(Recorded data Opens)

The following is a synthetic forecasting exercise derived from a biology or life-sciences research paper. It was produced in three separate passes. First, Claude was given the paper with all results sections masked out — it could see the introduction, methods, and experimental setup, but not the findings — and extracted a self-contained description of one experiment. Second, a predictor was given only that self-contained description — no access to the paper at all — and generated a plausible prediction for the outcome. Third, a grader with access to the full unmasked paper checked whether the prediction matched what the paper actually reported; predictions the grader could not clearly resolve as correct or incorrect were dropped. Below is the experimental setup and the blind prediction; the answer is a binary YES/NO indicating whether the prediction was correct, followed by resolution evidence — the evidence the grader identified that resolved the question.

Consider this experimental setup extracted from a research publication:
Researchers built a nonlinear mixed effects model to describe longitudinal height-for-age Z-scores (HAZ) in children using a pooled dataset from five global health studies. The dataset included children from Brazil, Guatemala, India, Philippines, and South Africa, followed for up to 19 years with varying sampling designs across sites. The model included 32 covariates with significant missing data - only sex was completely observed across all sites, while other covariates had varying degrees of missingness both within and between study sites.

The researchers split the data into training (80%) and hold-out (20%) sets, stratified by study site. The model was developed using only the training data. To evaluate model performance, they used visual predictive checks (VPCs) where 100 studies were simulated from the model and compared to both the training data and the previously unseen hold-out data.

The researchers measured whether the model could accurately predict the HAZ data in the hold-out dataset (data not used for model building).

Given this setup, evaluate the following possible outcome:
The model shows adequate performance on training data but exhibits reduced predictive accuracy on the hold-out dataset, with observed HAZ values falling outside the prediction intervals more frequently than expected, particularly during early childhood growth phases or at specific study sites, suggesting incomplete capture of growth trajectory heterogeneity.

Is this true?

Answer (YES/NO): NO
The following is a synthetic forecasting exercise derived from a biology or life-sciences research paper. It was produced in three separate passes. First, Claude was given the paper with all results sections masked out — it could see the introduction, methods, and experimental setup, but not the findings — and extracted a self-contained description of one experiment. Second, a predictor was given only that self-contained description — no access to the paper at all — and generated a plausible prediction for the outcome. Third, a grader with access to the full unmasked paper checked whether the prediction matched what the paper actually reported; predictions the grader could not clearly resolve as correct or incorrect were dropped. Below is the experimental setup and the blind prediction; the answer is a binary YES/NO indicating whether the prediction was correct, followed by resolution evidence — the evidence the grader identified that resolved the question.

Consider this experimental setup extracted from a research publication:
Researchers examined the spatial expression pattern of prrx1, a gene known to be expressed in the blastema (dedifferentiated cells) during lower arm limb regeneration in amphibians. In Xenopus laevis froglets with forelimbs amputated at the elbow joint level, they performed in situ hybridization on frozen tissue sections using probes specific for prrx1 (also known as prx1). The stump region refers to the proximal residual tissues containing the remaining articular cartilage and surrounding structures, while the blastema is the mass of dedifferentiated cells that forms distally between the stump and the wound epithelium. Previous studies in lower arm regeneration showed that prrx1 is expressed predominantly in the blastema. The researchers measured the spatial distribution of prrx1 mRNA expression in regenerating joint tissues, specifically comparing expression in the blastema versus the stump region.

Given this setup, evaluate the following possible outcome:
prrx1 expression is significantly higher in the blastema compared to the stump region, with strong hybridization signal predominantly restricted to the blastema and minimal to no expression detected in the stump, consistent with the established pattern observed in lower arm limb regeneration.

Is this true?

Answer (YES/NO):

(Recorded data Closes)

If a line appears above, it belongs in your answer, printed exactly.

The following is a synthetic forecasting exercise derived from a biology or life-sciences research paper. It was produced in three separate passes. First, Claude was given the paper with all results sections masked out — it could see the introduction, methods, and experimental setup, but not the findings — and extracted a self-contained description of one experiment. Second, a predictor was given only that self-contained description — no access to the paper at all — and generated a plausible prediction for the outcome. Third, a grader with access to the full unmasked paper checked whether the prediction matched what the paper actually reported; predictions the grader could not clearly resolve as correct or incorrect were dropped. Below is the experimental setup and the blind prediction; the answer is a binary YES/NO indicating whether the prediction was correct, followed by resolution evidence — the evidence the grader identified that resolved the question.

Consider this experimental setup extracted from a research publication:
Researchers built a nonlinear mixed effects model to describe longitudinal height-for-age Z-scores (HAZ) in children using a pooled dataset from five global health studies. The dataset included children from Brazil, Guatemala, India, Philippines, and South Africa, followed for up to 19 years with varying sampling designs across sites. The model included 32 covariates with significant missing data - only sex was completely observed across all sites, while other covariates had varying degrees of missingness both within and between study sites.

The researchers split the data into training (80%) and hold-out (20%) sets, stratified by study site. The model was developed using only the training data. To evaluate model performance, they used visual predictive checks (VPCs) where 100 studies were simulated from the model and compared to both the training data and the previously unseen hold-out data.

The researchers measured whether the model could accurately predict the HAZ data in the hold-out dataset (data not used for model building).

Given this setup, evaluate the following possible outcome:
The model shows adequate performance on training data but exhibits reduced predictive accuracy on the hold-out dataset, with observed HAZ values falling outside the prediction intervals more frequently than expected, particularly during early childhood growth phases or at specific study sites, suggesting incomplete capture of growth trajectory heterogeneity.

Is this true?

Answer (YES/NO): NO
The following is a synthetic forecasting exercise derived from a biology or life-sciences research paper. It was produced in three separate passes. First, Claude was given the paper with all results sections masked out — it could see the introduction, methods, and experimental setup, but not the findings — and extracted a self-contained description of one experiment. Second, a predictor was given only that self-contained description — no access to the paper at all — and generated a plausible prediction for the outcome. Third, a grader with access to the full unmasked paper checked whether the prediction matched what the paper actually reported; predictions the grader could not clearly resolve as correct or incorrect were dropped. Below is the experimental setup and the blind prediction; the answer is a binary YES/NO indicating whether the prediction was correct, followed by resolution evidence — the evidence the grader identified that resolved the question.

Consider this experimental setup extracted from a research publication:
Researchers examined the spatial expression pattern of prrx1, a gene known to be expressed in the blastema (dedifferentiated cells) during lower arm limb regeneration in amphibians. In Xenopus laevis froglets with forelimbs amputated at the elbow joint level, they performed in situ hybridization on frozen tissue sections using probes specific for prrx1 (also known as prx1). The stump region refers to the proximal residual tissues containing the remaining articular cartilage and surrounding structures, while the blastema is the mass of dedifferentiated cells that forms distally between the stump and the wound epithelium. Previous studies in lower arm regeneration showed that prrx1 is expressed predominantly in the blastema. The researchers measured the spatial distribution of prrx1 mRNA expression in regenerating joint tissues, specifically comparing expression in the blastema versus the stump region.

Given this setup, evaluate the following possible outcome:
prrx1 expression is significantly higher in the blastema compared to the stump region, with strong hybridization signal predominantly restricted to the blastema and minimal to no expression detected in the stump, consistent with the established pattern observed in lower arm limb regeneration.

Is this true?

Answer (YES/NO):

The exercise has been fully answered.